Malraux n'a pas attendu Sartre pour dénoncer l'absurdité du monde. Ce qui va le conduire à la refuser par une action qui est quête de soi, tentative pour se dépasser. Que ce soit en Indochine, en Espagne, en France occupée, il se sera engagé dans l'Histoire en train de se faire ; ce qui vaut bien l'engagement, la littérature « engagée », élaborés entre la rue Bonaparte et le Café de Flore, au terme d'Une si douce Occupation.
Malraux, lui, cherchera, et jusque dans Le Musée imaginaire, cet « anti-destin » toutes les modalités « de la force et de l'honneur d'être homme ».
Si, dans les siècles futurs, l'esprit a survécu à la « Crise » que Valéry annonçait, il se trouvera des lecteurs pour goûter cette écriture dense, fiévreuse, abrupte, elliptique ; cette composition par séquences, le fil conducteur sous-jacent, qui permit à l'auteur de tirer de son roman L'Espoir, le film magistral que l'on sait.
 *
Nous savons, par Madame de Beauvoir, que Sartre urina sur la tombe de Chateaubriand. Je vois, dans ce geste puéril, celui d'une âme basse assez accordée à la muflerie de l'amant envers les maîtresses « contingentes » que lui fournissait sa compagne ; aux basses attaques du couple envers Camus.
Les génies ont le pouvoir d'indisposer les médiocres. Quel florilège on ferait des jugements de ceux-ci sur Balzac, Hugo, Baudelaire … « Je dénonce l'emphase, l' "illusion lyrique", les inexactitudes esthétiques, de Malraux. Je lui suis donc supérieur » . Malraux ? « Un Bossuet verbomane et trotskysant ». On imagine la satisfaction de l'obscur folliculaire d'avoir si bien « réduit » Malraux, à la façon des Jivaros.
À quoi répond Georges Mounin, en 1946 : « Sur le chemin de Sartre, le Malraux de 1939 était déjà plus loin que Sartre aujourd'hui. »
*
Oublier Camus ? Le Camus lyrique de L'Exil et le Royaume et de Noces, qui aurait pu dire, comme Bernanos : « Quand je serai mort, dîtes au doux royaume de la terre que je l'aimais plus que je n'ai su dire. » Oublier le chantre du soleil, de la mer, et de tout ce qui réjouit, épanouit nos sens ?

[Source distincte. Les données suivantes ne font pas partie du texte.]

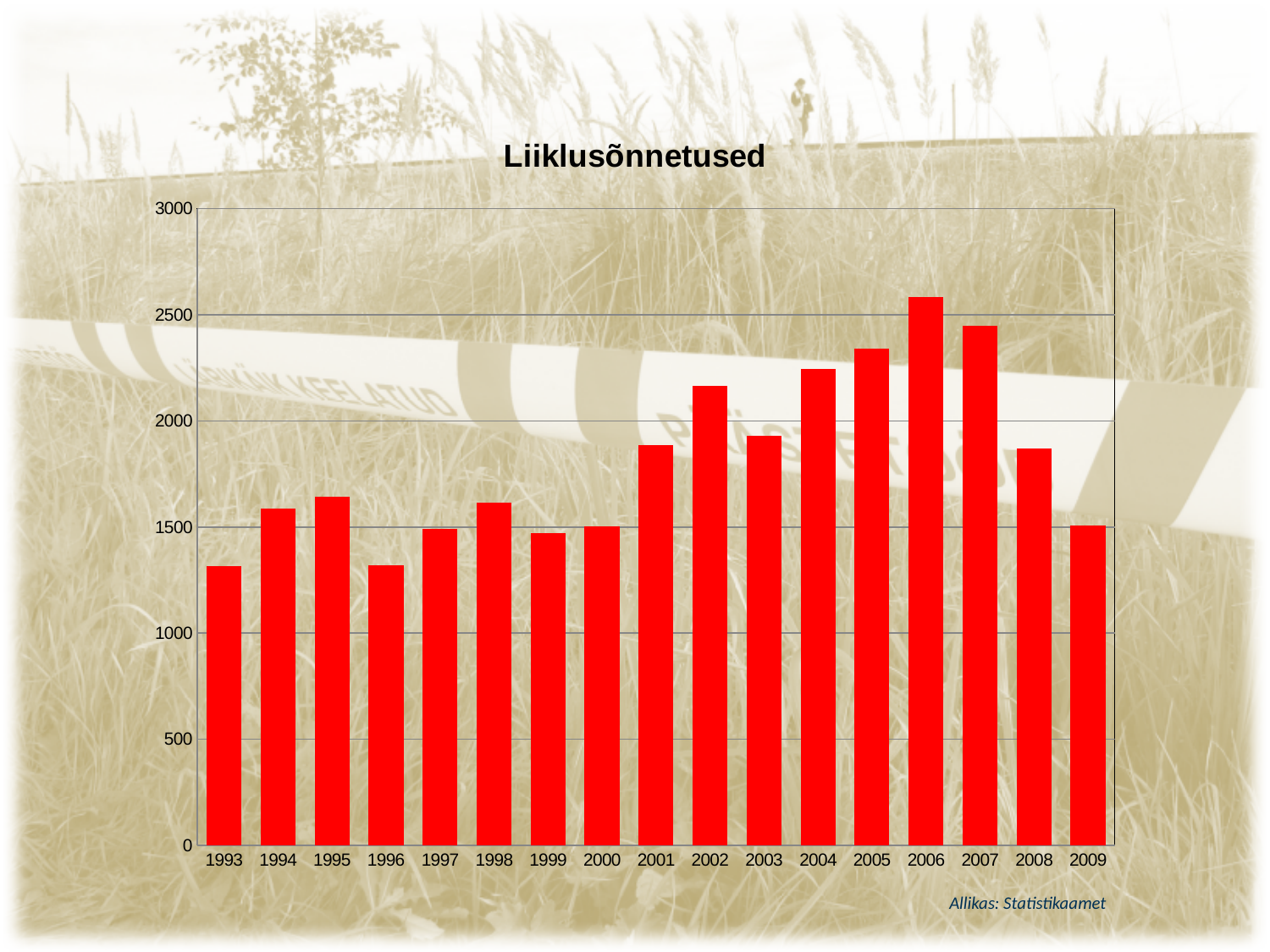
Is the value for 2006 greater or less than 2500? greater Is the value for 2004 greater or less than 2000? greater What is the title of the chart? Liiklusõnnetused Is the value for 2008 greater or less than 2000? less Do the values rise or fall from 2006 to 2009? fall How many years are shown on the x axis of the chart? 17 What kind of chart is shown on the slide? bar chart Which is larger, the value for 2002 or the value for 2003? 2002 What source is cited below the chart? Statistikaamet Which is larger, the value for 2006 or the value for 2008? 2006 Which year has the highest value in the chart? 2006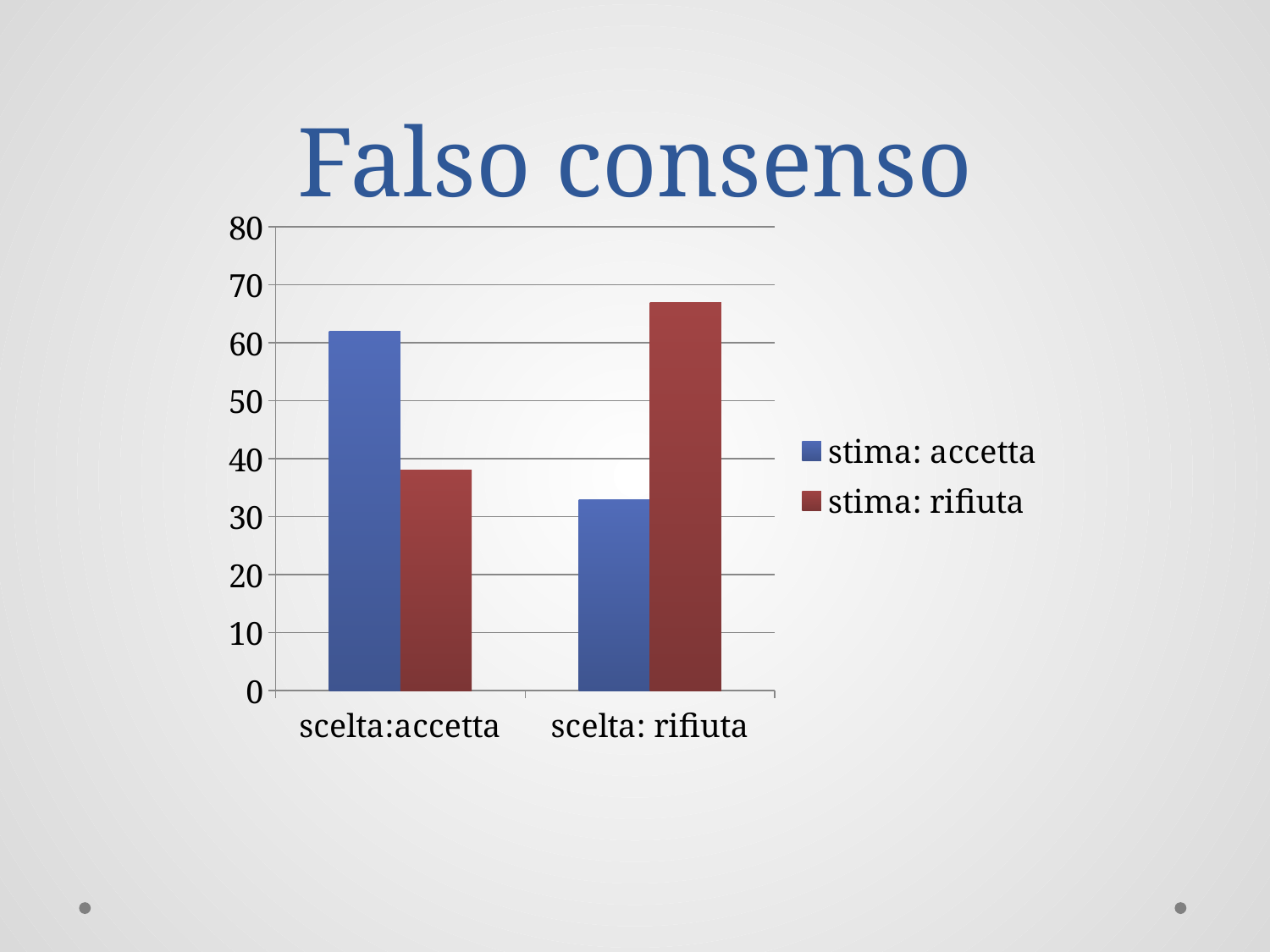
Is the value for 'stima: accetta' in the 'scelta: rifiuta' category greater or less than 30? greater What kind of chart is shown on the slide? bar chart In the 'scelta:accetta' category, which series has the larger value, 'stima: accetta' or 'stima: rifiuta'? stima: accetta In the 'scelta: rifiuta' category, which series has the larger value, 'stima: accetta' or 'stima: rifiuta'? stima: rifiuta What is the title of the slide containing the chart? Falso consenso Is the value for 'stima: accetta' in the 'scelta:accetta' category greater or less than 60? greater How many categories are shown on the x axis? 2 Is the value for 'stima: rifiuta' in the 'scelta:accetta' category greater or less than 40? less Which bar is the tallest in the chart? stima: rifiuta in scelta: rifiuta Which series is shown in red? stima: rifiuta How many series does the legend list? 2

L'avenir aura grand besoin de ce Camus-là, comme il aura besoin du Camus fraternel, solidaire, appelant à la révolte collective, afin de «  créer du bonheur pour lutter contre l'univers du malheur ». De l'artiste qui fut, toute sa vie, mû par une exigence de justice et de liberté, servi, au surplus, par des styles qui, toujours respectent le lecteur – du style dionysiaque des premiers ouvrages, exaltant la communion des hommes entre eux et avec la nature ; de «  l'écriture blanche » de L'Étranger, jusqu'au style classique de la fin qui lui valut le reproche de trop bien écrire. Ce qui est oublier le mot de Proust : « en littérature, seul le beau, le musical, est juste, vrai. »
Camus eut, bien sûr, ses détracteurs, ses ennemis. Et le dénigrement tenace pour l'auteur de L'Homme révolté se trouve attesté par « Les Temps modernes » et les Mémoires de Mme de Beauvoir. Comment le Couple aurait-il pu pardonner à Camus d'être authentique, lui ? Qu'il s'agisse de Résistance, de dénonciation du marxisme, de toute une vie de dignité, il ne pouvait être que la mauvaise conscience de Sartre.
(Que ses mânes, seraient-elles encore meurtries de tant de coups reçus, se rassérènent : les yeux s'ouvrent.)